§ **SUPPLIED DATA**
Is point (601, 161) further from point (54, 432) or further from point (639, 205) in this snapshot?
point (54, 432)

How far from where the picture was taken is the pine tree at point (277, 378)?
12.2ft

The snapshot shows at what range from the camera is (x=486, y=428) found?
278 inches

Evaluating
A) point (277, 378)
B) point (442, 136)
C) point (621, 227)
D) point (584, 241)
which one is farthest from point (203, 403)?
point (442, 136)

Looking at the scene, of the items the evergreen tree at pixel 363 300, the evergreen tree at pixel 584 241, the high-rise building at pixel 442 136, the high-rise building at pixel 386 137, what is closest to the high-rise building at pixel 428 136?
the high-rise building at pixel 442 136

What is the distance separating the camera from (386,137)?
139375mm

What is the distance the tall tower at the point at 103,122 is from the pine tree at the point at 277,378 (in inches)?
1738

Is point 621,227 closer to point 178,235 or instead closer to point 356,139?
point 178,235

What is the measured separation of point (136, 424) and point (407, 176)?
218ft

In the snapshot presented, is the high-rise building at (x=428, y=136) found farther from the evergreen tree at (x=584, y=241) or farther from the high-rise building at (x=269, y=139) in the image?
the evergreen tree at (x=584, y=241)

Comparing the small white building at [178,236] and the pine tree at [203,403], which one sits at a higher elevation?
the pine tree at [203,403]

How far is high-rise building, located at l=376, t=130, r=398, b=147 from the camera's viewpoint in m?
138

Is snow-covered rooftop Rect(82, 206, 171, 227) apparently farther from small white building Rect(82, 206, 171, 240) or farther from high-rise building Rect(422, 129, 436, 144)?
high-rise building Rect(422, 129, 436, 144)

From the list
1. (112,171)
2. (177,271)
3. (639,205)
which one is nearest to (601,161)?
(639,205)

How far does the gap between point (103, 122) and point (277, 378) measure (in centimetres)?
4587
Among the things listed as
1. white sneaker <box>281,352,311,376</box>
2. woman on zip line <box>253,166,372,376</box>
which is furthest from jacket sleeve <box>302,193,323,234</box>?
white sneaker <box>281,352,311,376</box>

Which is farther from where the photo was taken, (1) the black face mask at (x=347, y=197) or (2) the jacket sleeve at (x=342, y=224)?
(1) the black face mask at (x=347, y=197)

§ **AIM**
Please swap every "snapshot" in the entries above for "photo" and give the lines back with nothing else changed.

§ **EXERCISE RESULT**
Is point (601, 161) further from point (54, 432) or further from point (639, 205) in this photo?
point (54, 432)

How far from where the picture was taken is the pine tree at point (277, 378)?
12.2ft

The photo shows at what range from the camera is (x=486, y=428) found?
278 inches

Evaluating
A) point (277, 378)
B) point (442, 136)
C) point (621, 227)
D) point (584, 241)
which one is farthest from point (203, 403)?
point (442, 136)

Looking at the scene, of the items the evergreen tree at pixel 363 300, the evergreen tree at pixel 584 241, the high-rise building at pixel 442 136, the high-rise building at pixel 386 137, what is closest to the high-rise building at pixel 428 136?
the high-rise building at pixel 442 136

What is the distance separating the camera from (386,137)?
139375mm

What is the distance the tall tower at the point at 103,122 is from the pine tree at the point at 277,378 (in inches)?
1738

Is point 621,227 closer to point 178,235 or instead closer to point 356,139?
point 178,235

What is the measured separation of point (136, 424) and point (407, 176)?
218ft

In the photo presented, is the high-rise building at (x=428, y=136) found farther from the evergreen tree at (x=584, y=241) or farther from the high-rise building at (x=269, y=139) in the image?
the evergreen tree at (x=584, y=241)

Comparing the small white building at [178,236] and the pine tree at [203,403], which one sits at a higher elevation?
the pine tree at [203,403]

How far is high-rise building, located at l=376, t=130, r=398, b=147 from the camera's viewpoint in m?
138

Is snow-covered rooftop Rect(82, 206, 171, 227) apparently farther from small white building Rect(82, 206, 171, 240) or farther from high-rise building Rect(422, 129, 436, 144)?
high-rise building Rect(422, 129, 436, 144)

From the list
1. (112,171)
2. (177,271)
3. (639,205)
which one is nearest to (601,161)?
(639,205)

How far does the gap between point (103, 122) and point (277, 378) measure (in centimetres)?
4587
Among the things listed as
1. white sneaker <box>281,352,311,376</box>
2. woman on zip line <box>253,166,372,376</box>
which is furthest from jacket sleeve <box>302,193,323,234</box>?
white sneaker <box>281,352,311,376</box>

Which is farther from where the photo was taken, (1) the black face mask at (x=347, y=197) or (2) the jacket sleeve at (x=342, y=224)?
(1) the black face mask at (x=347, y=197)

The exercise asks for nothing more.